Tâche assignée:
Selon le texte de l'exercice, pendant combien d'années la nièce a-t-elle soigné la défunte de Denonville ?
======== Texte de l'exercice ========
Il vient de mourir à Denonville, écrit-on au Journal de Chartres, une fille de quatre-vingts ans qui, depuis plus d'un demi-siècle, s'était condamnée à un silence absolu. Elle n'a pas assurément prononcé vingt paroles depuis 1810, encore ne lui ont-elles échappé qu'à plusieurs années d'intervalle.
Pendant cinquante ans, ni les caresses, ni les menaces, ni la misère, ni les infirmités, ni la maladie, pas même la mort de ses proches, rien enfin ni personne n'a jamais pu lui faire dire un seul mot.
Sa nièce, qui l'a soignée avec un dévouement absolu pendant les quinze dernières années de sa vie, lui a à peine, pendant tout ce temps, entendu prononcer deux ou trois paroles.
======== Extrait des données ========
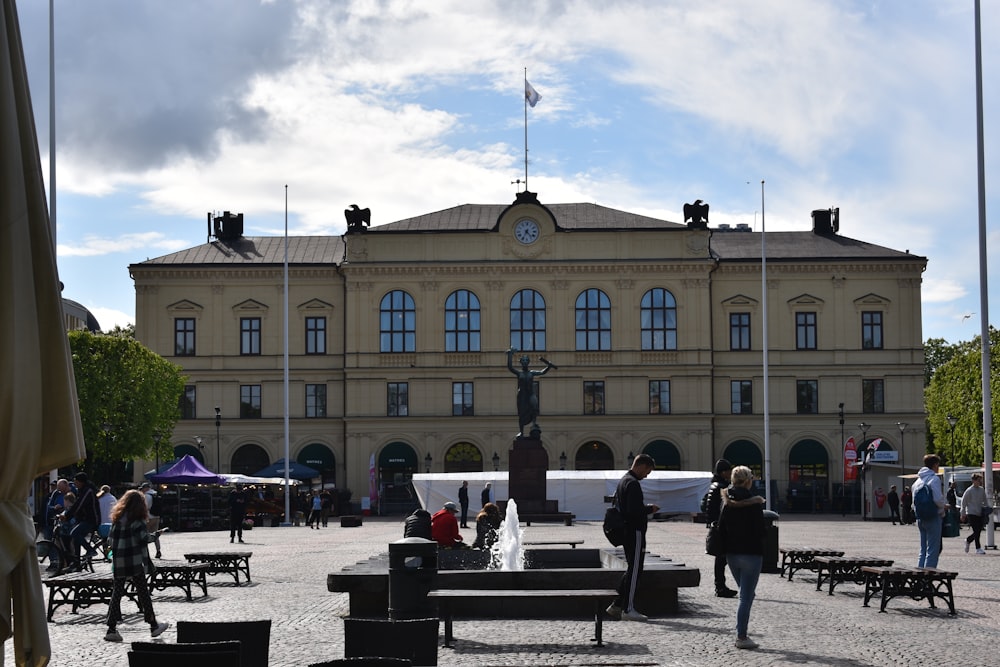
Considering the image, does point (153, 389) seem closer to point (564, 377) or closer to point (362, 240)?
========
Réponse proposée:
Pendant les quinze dernières années de sa vie.